During all this period, the feeling against England was growing more and more bitter. Let us be candid about it. The expulsion of the French from the continent had freed the colonies from the danger of French aggression and from the feeling that they needed the aid of the mother country. That they should have been taxed to help defray the great expense of this war against the French seems reasonable enough, but there happened to be in power in England, at the time, a few obstinate and bull-headed statesmen, serving under an obstinate and ignorant king, and they handled the question of taxation with so little tact and delicacy that, among them, they managed to rouse the anger of the colonies to the boiling point.

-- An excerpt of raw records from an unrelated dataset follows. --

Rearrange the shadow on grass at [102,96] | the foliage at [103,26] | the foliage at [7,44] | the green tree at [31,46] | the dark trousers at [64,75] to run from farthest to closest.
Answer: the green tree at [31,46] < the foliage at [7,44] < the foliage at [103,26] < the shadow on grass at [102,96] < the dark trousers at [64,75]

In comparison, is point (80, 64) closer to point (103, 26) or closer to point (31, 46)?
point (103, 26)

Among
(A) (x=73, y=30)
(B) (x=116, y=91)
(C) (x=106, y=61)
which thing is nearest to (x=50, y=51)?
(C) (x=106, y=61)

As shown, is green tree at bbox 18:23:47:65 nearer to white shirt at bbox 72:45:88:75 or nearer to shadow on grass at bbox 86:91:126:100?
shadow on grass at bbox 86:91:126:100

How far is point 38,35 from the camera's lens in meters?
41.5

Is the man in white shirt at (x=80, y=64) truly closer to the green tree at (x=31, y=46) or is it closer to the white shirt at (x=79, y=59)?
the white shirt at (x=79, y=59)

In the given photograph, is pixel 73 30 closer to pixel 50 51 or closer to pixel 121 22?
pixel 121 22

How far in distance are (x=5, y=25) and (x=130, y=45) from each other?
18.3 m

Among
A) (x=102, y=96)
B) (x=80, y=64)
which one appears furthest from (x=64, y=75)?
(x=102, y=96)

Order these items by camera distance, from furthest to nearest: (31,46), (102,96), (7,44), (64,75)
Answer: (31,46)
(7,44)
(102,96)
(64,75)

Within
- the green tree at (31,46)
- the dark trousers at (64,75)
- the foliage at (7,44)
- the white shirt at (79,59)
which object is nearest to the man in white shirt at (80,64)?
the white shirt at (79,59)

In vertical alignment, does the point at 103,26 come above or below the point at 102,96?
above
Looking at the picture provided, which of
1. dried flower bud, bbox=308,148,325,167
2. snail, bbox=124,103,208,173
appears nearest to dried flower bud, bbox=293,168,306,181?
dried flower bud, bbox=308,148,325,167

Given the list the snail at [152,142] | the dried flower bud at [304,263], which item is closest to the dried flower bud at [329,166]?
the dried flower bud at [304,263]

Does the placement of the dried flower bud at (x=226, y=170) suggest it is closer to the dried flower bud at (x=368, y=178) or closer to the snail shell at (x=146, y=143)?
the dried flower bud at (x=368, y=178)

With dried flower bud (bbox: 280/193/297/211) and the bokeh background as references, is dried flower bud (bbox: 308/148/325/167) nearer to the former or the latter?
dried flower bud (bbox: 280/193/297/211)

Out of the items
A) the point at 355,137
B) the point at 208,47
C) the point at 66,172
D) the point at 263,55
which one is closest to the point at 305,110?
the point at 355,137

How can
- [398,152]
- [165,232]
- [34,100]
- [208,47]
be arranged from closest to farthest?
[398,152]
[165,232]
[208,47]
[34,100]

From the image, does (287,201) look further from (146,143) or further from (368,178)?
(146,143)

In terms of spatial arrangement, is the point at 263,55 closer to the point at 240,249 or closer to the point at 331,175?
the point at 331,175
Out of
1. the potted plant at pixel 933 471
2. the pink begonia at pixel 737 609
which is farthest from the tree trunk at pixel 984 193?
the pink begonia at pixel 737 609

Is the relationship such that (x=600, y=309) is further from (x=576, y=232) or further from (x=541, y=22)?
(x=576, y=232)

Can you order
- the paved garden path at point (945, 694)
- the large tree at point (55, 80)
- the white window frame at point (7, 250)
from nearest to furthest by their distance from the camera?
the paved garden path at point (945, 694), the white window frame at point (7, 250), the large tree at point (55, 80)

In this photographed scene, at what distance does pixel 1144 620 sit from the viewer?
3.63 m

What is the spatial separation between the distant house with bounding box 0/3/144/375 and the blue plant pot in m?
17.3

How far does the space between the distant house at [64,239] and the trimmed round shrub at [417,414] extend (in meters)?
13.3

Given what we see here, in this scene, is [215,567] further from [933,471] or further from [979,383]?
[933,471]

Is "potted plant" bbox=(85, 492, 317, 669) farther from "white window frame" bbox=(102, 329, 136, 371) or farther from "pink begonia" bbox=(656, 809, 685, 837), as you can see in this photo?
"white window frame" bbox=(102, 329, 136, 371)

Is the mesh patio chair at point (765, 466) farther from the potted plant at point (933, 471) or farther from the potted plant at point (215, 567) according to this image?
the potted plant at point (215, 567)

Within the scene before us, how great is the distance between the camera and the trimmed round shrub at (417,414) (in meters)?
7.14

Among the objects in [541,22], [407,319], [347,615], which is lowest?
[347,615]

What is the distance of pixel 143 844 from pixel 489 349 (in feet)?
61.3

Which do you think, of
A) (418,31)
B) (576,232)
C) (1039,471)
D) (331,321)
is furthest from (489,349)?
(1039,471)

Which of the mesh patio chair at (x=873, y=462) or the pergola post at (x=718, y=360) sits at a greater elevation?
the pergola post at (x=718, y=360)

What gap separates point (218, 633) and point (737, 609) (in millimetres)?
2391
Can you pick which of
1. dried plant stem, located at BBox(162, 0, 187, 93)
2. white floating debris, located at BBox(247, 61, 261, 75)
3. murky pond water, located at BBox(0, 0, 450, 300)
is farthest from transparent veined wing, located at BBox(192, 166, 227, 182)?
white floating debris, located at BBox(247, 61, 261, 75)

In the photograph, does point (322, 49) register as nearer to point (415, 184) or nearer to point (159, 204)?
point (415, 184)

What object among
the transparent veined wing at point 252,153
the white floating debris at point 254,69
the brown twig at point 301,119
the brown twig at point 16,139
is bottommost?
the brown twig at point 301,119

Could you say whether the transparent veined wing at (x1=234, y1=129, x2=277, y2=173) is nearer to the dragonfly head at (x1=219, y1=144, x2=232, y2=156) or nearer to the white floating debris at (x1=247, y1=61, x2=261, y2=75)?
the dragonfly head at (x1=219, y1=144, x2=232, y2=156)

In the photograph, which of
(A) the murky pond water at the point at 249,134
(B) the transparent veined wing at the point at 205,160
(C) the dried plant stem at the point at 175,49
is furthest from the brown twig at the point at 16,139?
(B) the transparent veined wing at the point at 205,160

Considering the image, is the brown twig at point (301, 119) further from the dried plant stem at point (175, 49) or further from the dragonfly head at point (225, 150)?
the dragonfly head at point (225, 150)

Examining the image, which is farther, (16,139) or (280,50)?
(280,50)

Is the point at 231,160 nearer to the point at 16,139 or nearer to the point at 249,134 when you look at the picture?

For the colonists, let us remember, were of the same obstinate and bull-headed stock, and it was soon evident that the only way to settle the difference was to fight it out. But the impartial historian must write it down that the colonies had much more to thank England for than to complain about, and that at first, the idea of a war for independence was not a popular one. As it went on, and the Tories were run out of the country or won over, as battle and bloodshed aroused men’s passions, then it gradually gained ground; but throughout, the members of the Continental Congress, led by John and Samuel Adams, were ahead of public opinion.
As we have said, it soon became apparent that there was going to be a fight, and independent companies were formed all over Virginia, and started industriously to drilling. Washington, by this time the most conspicuous man in the colony, was chosen commander-in-chief; and when, at the gathering of the second Continental Congress at Philadelphia, came news of the fight at Lexington and Concord, the army before Boston was formally adopted by the Congress as an American army, and Washington was unanimously chosen to command it. I wonder if any one foresaw that day, even in the dimmest fashion, what immortality of fame was to come to that tall, quiet, dignified man?